Saya selalu senang bertemu mereka. Yusi tahu tempat
makan enak dan suka membagi humor, sehingga setiap makan bersama, saya kerap
memesan menu yang sama dengannya. Malam itu pun saya menerapkan kebiasaan saya
itu. Dalam perkara menulis, Yusi suka menganalogikan proses menulis seperti
proses memasak: ada bahan belanjaan, resep masakan dan perkakas, serta cara pengolahan
yang tepat. AS Laksana kira-kira mempraktikkan metode penulisan yang
sebelas-dua belas; silakan diakses lewat buku Creative Writing. Sudah lama saya menganggap dua orang ini seperti
guru sendiri. Walaupun baru belakangan melalui tulisan Diego Christian, saya
tahu di kelas Jakarta School AS Laksana pernah menjadi guru dari beberapa
penulis produktif.
Di pertemuan pertama, keajaiban itulah yang
dilakukan mentor saya. Kejaiban yang tampaknya bisa membuat seseorang menjadi
penulis produktif. Saya sempat menganggap menulis menjemukan. Alasannya banyak.

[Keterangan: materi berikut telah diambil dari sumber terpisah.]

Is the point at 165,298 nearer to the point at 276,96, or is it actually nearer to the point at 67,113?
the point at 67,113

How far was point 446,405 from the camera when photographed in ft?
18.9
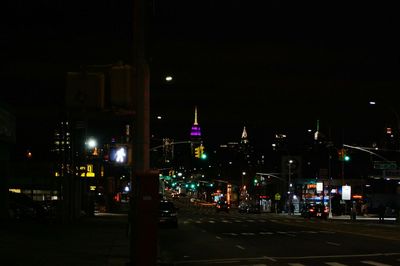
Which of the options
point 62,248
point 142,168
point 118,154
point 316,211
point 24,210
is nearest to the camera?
point 142,168

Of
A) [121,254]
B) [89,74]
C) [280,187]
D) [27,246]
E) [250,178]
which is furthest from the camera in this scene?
[250,178]

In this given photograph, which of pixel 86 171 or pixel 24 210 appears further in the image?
pixel 86 171

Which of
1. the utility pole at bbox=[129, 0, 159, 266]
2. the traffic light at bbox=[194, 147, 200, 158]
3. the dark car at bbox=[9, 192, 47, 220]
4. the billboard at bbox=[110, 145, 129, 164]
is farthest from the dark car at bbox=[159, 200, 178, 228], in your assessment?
the utility pole at bbox=[129, 0, 159, 266]

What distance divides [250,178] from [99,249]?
6234 inches

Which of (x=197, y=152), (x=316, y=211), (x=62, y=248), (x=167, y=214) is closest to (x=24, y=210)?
(x=167, y=214)

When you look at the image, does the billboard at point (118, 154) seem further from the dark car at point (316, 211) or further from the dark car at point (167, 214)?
the dark car at point (316, 211)

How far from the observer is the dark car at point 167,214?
46.4 metres

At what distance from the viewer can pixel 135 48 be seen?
11.9 meters

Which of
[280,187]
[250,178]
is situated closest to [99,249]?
[280,187]

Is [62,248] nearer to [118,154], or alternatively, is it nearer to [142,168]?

Berbagai pemicu menulis (writing prompt)
telah saya coba untuk mengatasinya: memilih tiga kata unik dan menebarkan kata-kata itu di dalam
tulisan secara acak, menonton film dan mengambil satu fragmen menarik dan
memulai cerita dari sana, mencomot satu kalimat dari buku favorit sebagai
pembuka cerita, hingga mengumpulkan kliping-kliping koran untuk dijadikan
sumber ide. Kesemuanya gagal dan hampir dipastikan saya vakum menulis dalam setahun itu. Saya masih merasa buntu. Namun
kebuntuan itu dengan mudahnya ditembus oleh AS Laksana dengan bilang, “Menulis
jelek saja di awal, yang terpenting kemudian kamu harus mengeditnya sampai jadi
bagus.” Penulis yang baik adalah mereka yang menyiapkan waktu untuk membaca
kembali tulisannya dan melakukan koreksi tanpa manja menunggu orang lain untuk
melakukannya. Menulis jelek di awal dan baru kemudian mengeditnya hingga jadi
bagus, itu adalah ide yang sangat brilian.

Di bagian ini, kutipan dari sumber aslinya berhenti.